→ Instructions for the task
Copy out every line of text in these records word for word, leaving the pictures out of your answer.

------ Task inputs ------

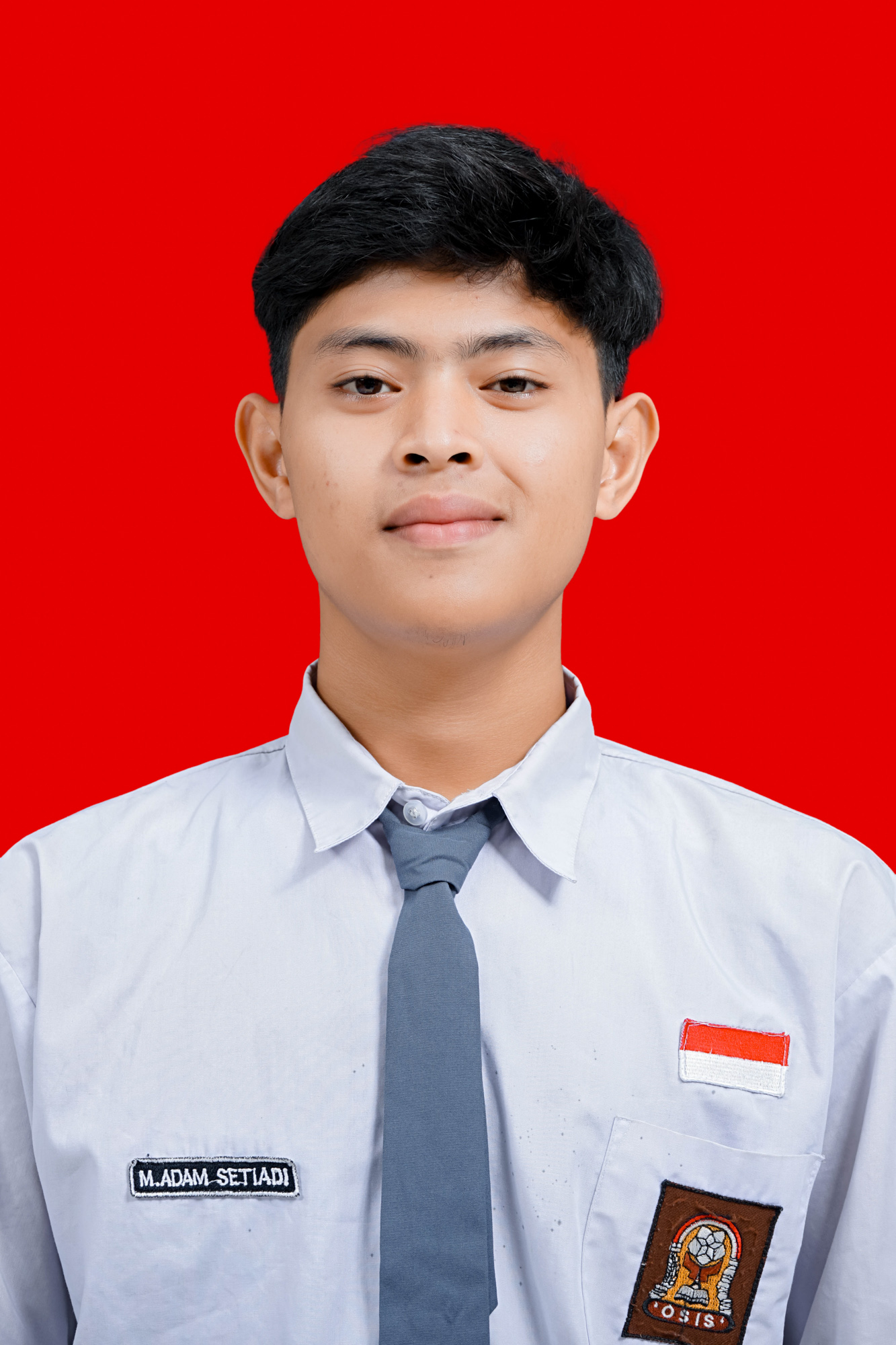 Muhammad Adam Setiadi - SMAN 21 BANDUNG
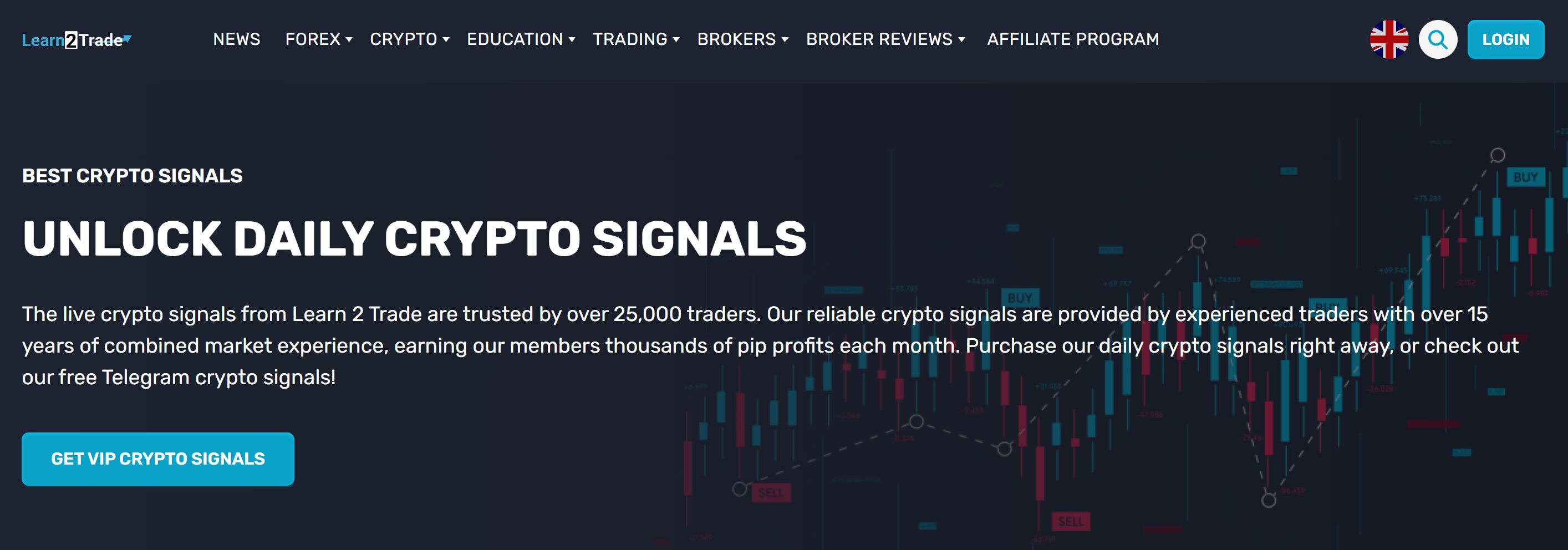 Learn2Trade (L2T)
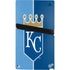 MLB Kansas City Royals Split PS5 Pro Console Skin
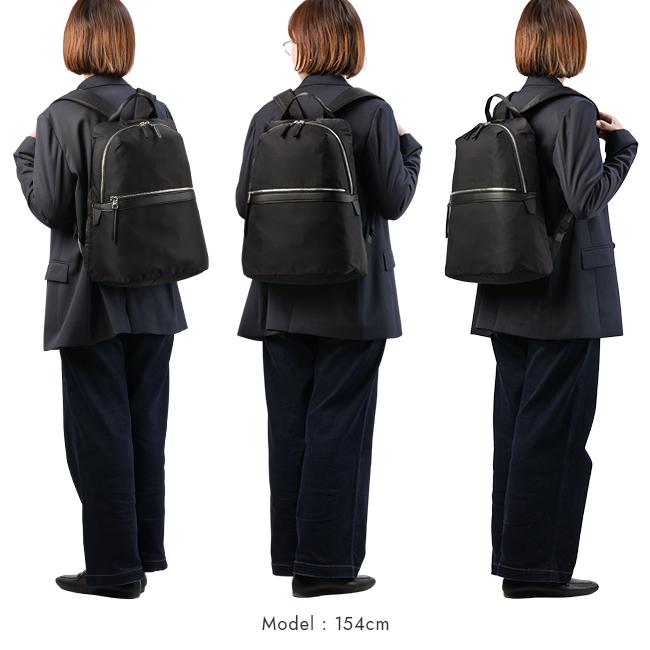 ダブルアンドデイナイト ピサラ リュック W&.Day/Night w-15292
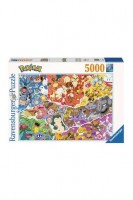 Palapeli: Pokemon - Allstars (5000)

------

→ Answer for this exercise
 Muhammad Adam Setiadi - SMAN 21 BANDUNG
 Learn2Trade (L2T)
 MLB Kansas City Royals Split PS5 Pro Console Skin
 ダブルアンドデイナイト ピサラ リュック W&.Day/Night w-15292
 Palapeli: Pokemon - Allstars (5000)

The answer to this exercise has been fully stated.